Ed, you know perfectly well that the above is a silly charicature of poor saps Mike and I being "guided by a master," as we lack the empirical wherewithal and required slide rules to make our own mind up and to do the real and true heavy lifting of the modern man amongst men(scientist). And try and imagine what shape this "master" might take as projected from Ed's silly description. He'd be an old fart, possibly an Asian or Indian, with pockets full of wampum and crystals, or maybe a hipflask, is given to runes and incantations, howls at the moon, was abducted by aliens early on, and "knows" things lost of science.

What Ed is really doing here is trying to lump us into some camp with dusty old deluded rubes from the middle ages, meanning what we are really talking about is a kind of witchcraft or white magic, suitable to the Game of Thrones but not viable in these modern times.

Here is where Ed is toally in the dark. What he believes is that what we and our "masters" are really trying to do is the work of science, but we are using outmoded "revealed truth" and "fuzzy feelings" as our guide. Along with some old Japanese dude we run our ideas past. But we are not trying to do science and are not even focused on the objectifying physical reality in that sense. What Ed is "not getting" is the there is another game in town other than objectifying physical reality, or what he considers to be the blowback of emergent functions of physicality. Of course this is not taken seriously because Ed and others have made no effort whatsoever to probe anything beyond their own thoughts and methods, so how woudl they know otherwise. The "dishonest" part that someone mentioned earlier is to make these kinds of sweeping statements and insist they are true, when in fact what is going on is someone is just serving up evaluations based on no first hand experience at all, and they are simply speculating. That's not only dishonest and misleading, it's strictly bullshit by any definition.

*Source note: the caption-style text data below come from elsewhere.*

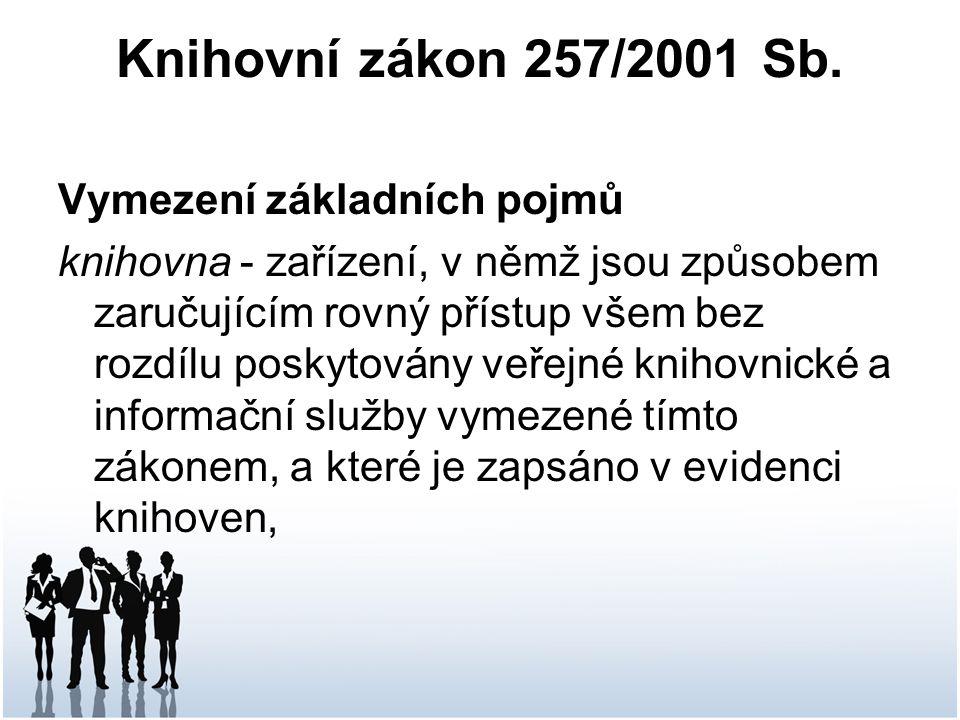Knihovní zákon 257/2001 Sb. Vymezení základních pojmů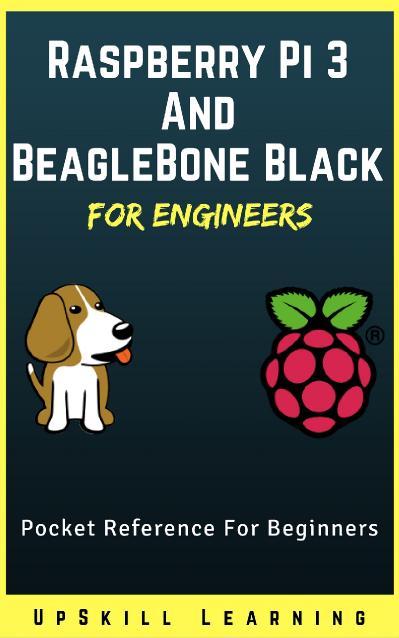 Raspberry Pi 3 And BeagleBone Black for Engineers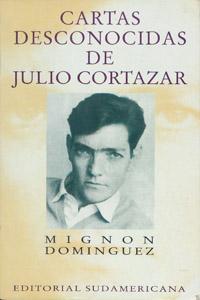 Cubierta de la obra : Cartas desconocidas de Julio Cortázar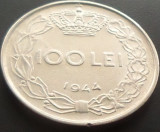 Moneda 100 Lei - ROMANIA, anul 1944   *cod 1432  XF***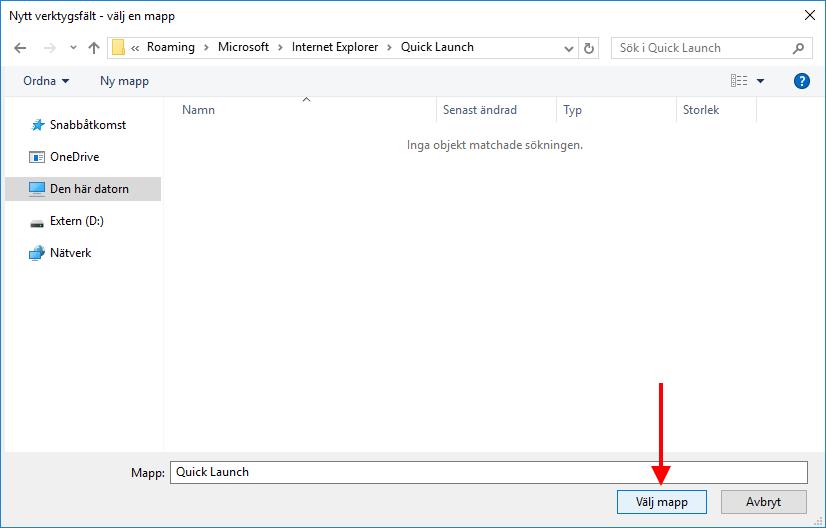 Windows 10 - Snabbstart-fältet - Välj mapp - Quick Launch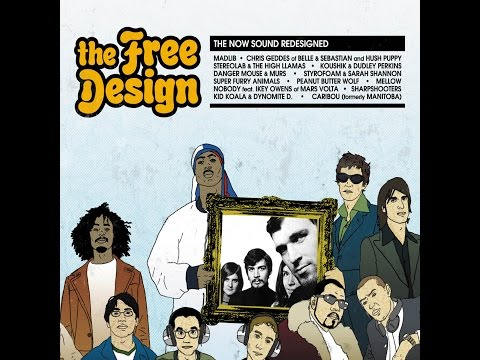 Various Artists - The Free Design: The Now Sound Redesigned (Light In The Attic) [Full Album]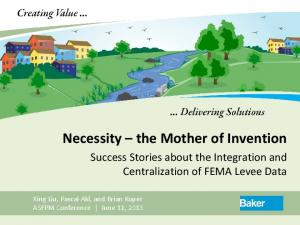 Necessity the Mother of Invention. Success Stories about the Integration and Centralization of FEMA Levee Data
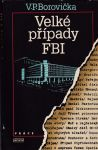 Václav Pavel Borovička Velké případy FBI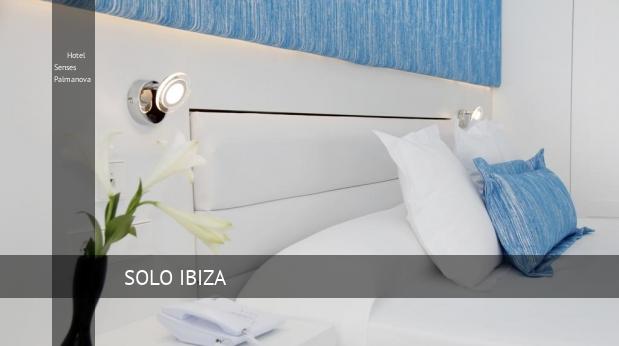 Hotel Senses Palmanova opiniones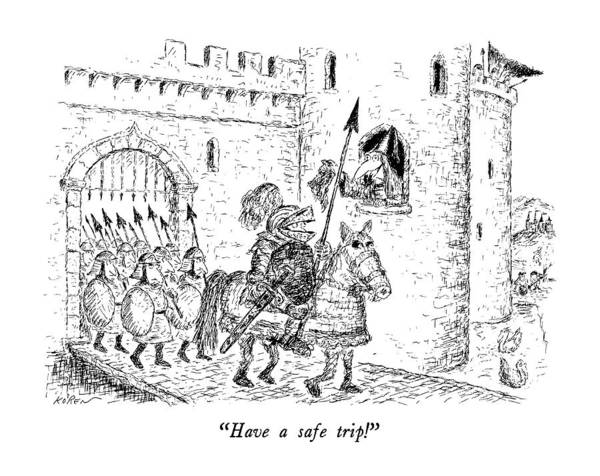 Knights Drawing - Have A Safe Trip! by Edward Koren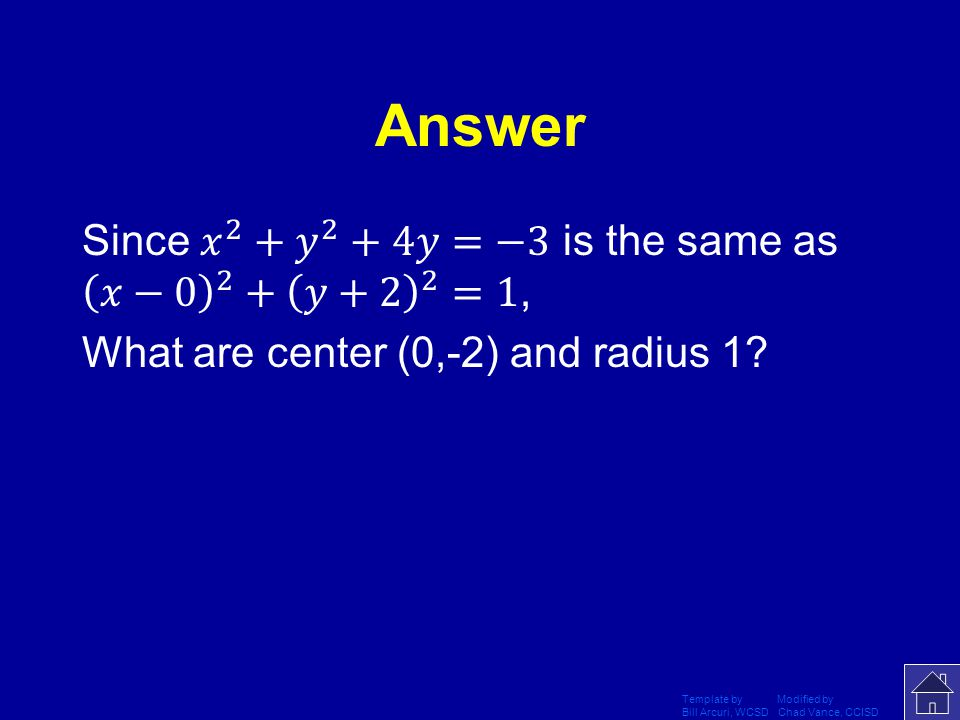 Answer Since 𝑥 2 + 𝑦 2 +4𝑦=−3 is the same as 𝑥−0 2 + 𝑦+2 2 =1, What are center (0,-2) and radius 1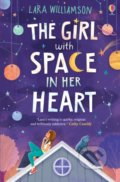 The Girl with Space in Her Heart - Lara Williamson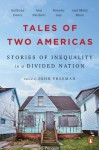 Tales of Two Americas: Stories of Inequality in a Divided Nation - Teri Schnaubelt, John Freeman (Editor), Tantor Audio, Corey M. Snow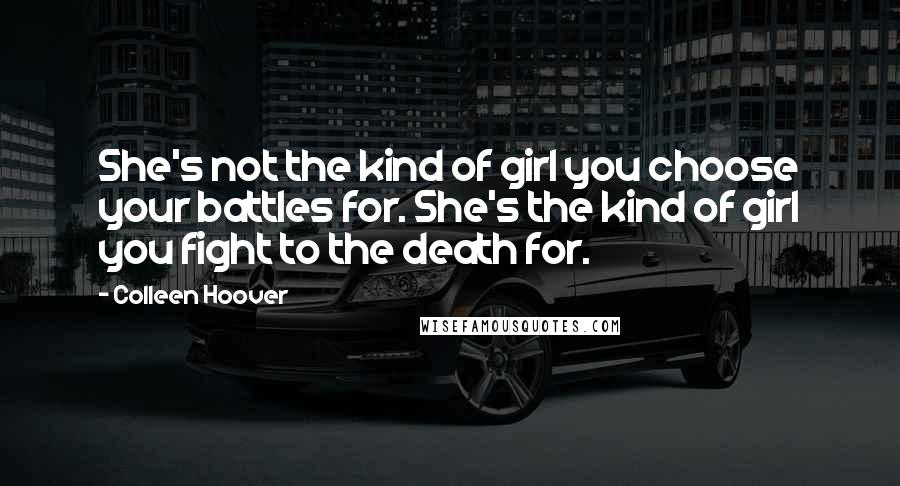 Colleen Hoover quotes: She's not the kind of girl you choose your battles for. She's the kind of girl you fight to the death for.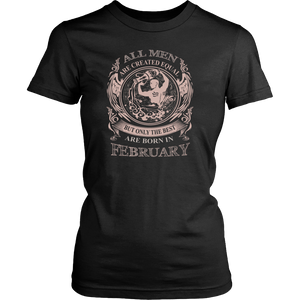 All men are created equal are born in February Funny Shirt - Men Women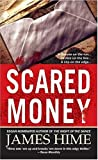 Scared Money, James Hime, 031299902X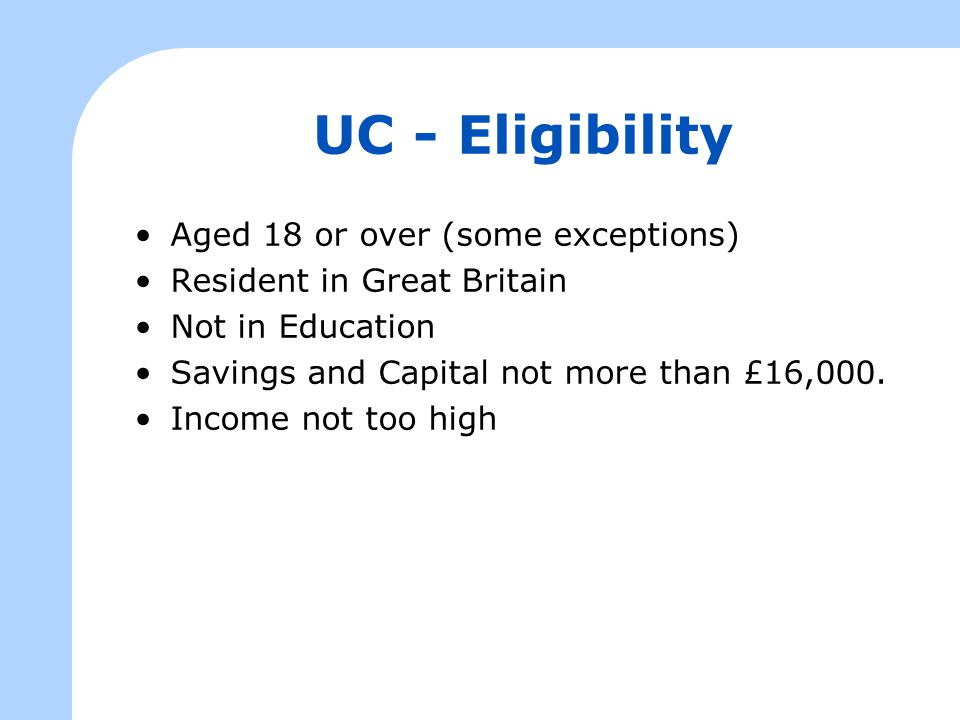 UC - Eligibility Aged 18 or over (some exceptions) Resident in Great Britain Not in Education Savings and Capital not more than £16,000.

Charicterizing all subjecive adventurs as a bunch Burning Man freaks practicing shamanism or "ancient techniques" is like saying all scientists are geeks with ten pens in their pockets, who never got picked for games in school and who couldn't get laid in a whorehouse with a 1,000 dollar bill.

JL
Da_Dweeb

climber
Jun 6, 2013 - 11:26am PT
Credit: Da_Dweeb

Bump for a better Supert... oh wait.
Don Paul

Big Wall climber
Colombia, South America
Jun 6, 2013 - 11:37am PT
The "dishonest" part that someone mentioned earlier is to make these kinds of sweeping statements ....

You can't even keep track of all the people you call dishonest.
rectorsquid

climber
Lake Tahoe
Jun 6, 2013 - 11:46am PT
I avoided it for a while now but this thread has driven me to reading Dawkins book; the God Delusion.

I assumed that he would be preaching to the choir, so to speak, but he includes quite a lot of information about logical arguments. Not just for or against God but in general. I had no idea that some religious philosophers had used Bayesian methodology in this area.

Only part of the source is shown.